В шаге от приступа, прислушивающийся к череде и нарастанию спазмов, знахарь увязал себе горло полотенцем, вторым же полотенцем, взамен того полукирпича, сдавил себе грудь. Сев на табурет рядом, он давал лежащему Потяничеву нюхать дыхательную смесь примерно на каждый третий вдох. Потом на каждый второй. В пик приступа и скорее, чем Потяничев ожидал, возникла недостаточность, он начал задыхаться и просить: «Хватит-хватит-хватит…» – но выяснилось, что Якушкин, присевший возле, намертво удерживает его в железных своих лапах, не давая Потяничеву ни встать, ни даже приподнять головы! Дышать же было нечем. Удерживая, Якушкин еще и успевал движением пальцев подносить к ноздрям лежащего едкую смесь на каждый теперь вдох. Потяничев задыхался; он забился, вздергивая ногами. «Лежи, су-у-ка!» – рявкнул Якушкин, отчего оконные стекла флигелька, дрогнув, задребезжали. Потяничев бился теперь и метался, выгибая спину, однако голова его оставалась на подушке, как припаянная, и облегчить жуткое свое положение он не мог. Он хватал ртом воздух. «Дыши, говорю!» – вновь рявкнул Якушкин, Потяничев же впал в поплывшее и вдруг неотчетливое состояние. Было полутемно.
В свете настольной лампы худое длинное тело знахаря отбрасывало тень, и боковым, единственно возможным зрением Потяничев, кроме зловещей тени, ничего не видел. С повязанным на горле полотенцем старик был как нежить из чужого кошмара, он хрипел: «Я же терплю!» – терпи, мол, и ты, но ни равенство (их глоток), ни жесткий смысл терпения в этом равенстве не доходили до Потяничева; хриплые его приказы он слышал, как слышат во сне или из сна. Приступ миновал. Знахарь дал Потяничеву встать и дал отдышаться; скоро похлопотав, он сунул ему в руки чашку со слабенько заваренным зверобоем.
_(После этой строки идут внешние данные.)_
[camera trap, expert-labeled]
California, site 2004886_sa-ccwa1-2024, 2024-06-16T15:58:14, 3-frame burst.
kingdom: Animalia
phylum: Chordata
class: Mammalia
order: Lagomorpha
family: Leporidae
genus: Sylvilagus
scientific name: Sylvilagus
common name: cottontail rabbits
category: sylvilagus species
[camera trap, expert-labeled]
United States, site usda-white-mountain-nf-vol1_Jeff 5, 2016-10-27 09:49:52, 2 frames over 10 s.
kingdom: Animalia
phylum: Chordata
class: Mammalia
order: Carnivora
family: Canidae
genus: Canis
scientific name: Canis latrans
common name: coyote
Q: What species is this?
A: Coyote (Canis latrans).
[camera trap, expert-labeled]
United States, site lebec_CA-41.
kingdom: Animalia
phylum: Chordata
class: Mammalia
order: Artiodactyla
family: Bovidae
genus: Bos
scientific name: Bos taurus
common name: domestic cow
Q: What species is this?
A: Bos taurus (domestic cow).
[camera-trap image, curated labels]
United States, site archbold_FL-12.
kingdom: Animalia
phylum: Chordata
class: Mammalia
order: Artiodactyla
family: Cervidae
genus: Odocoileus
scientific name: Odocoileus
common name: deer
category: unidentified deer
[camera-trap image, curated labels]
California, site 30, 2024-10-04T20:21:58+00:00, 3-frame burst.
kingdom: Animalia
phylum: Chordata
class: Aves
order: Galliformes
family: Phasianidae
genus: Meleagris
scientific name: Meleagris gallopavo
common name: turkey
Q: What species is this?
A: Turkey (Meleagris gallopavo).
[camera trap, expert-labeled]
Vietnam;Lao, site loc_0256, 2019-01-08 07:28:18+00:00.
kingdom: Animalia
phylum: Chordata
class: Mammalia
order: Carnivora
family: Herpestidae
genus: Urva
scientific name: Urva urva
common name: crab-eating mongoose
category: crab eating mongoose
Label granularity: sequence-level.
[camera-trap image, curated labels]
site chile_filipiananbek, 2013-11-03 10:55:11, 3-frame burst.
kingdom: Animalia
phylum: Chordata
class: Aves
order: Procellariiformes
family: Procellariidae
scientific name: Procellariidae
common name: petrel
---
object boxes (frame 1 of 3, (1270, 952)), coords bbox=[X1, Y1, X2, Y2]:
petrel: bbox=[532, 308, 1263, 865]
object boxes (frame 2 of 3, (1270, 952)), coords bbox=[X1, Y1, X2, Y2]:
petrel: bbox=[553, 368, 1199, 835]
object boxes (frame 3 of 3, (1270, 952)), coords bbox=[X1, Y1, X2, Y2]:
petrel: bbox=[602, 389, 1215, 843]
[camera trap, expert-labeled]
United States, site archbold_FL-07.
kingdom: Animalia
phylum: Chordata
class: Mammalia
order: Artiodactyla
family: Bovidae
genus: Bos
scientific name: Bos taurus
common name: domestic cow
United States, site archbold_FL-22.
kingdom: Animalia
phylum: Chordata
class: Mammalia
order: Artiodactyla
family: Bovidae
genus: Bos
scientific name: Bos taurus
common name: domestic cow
Потяничев прихлебывать из чашки не хотел, не мог, однако прихлебывал, он был вял, он сделался лишенным мало-мальской воли, желая только одного – уйти. «Потерпи, родной, знаешь ведь, приступ сейчас повторится», – уже иным и мягким голосом уговаривал его Якушкин, тоже на время расслабивший на своей глотке полотенце и отдувавшийся. Едва Потяничев стал прихватывать воздух (приступ накатывал), знахарь уложил его вновь, вновь же стянул свою глотку. Теперь он стянул вторично и туже, глаза знахаря выкатились, он не хрипел, а сипел.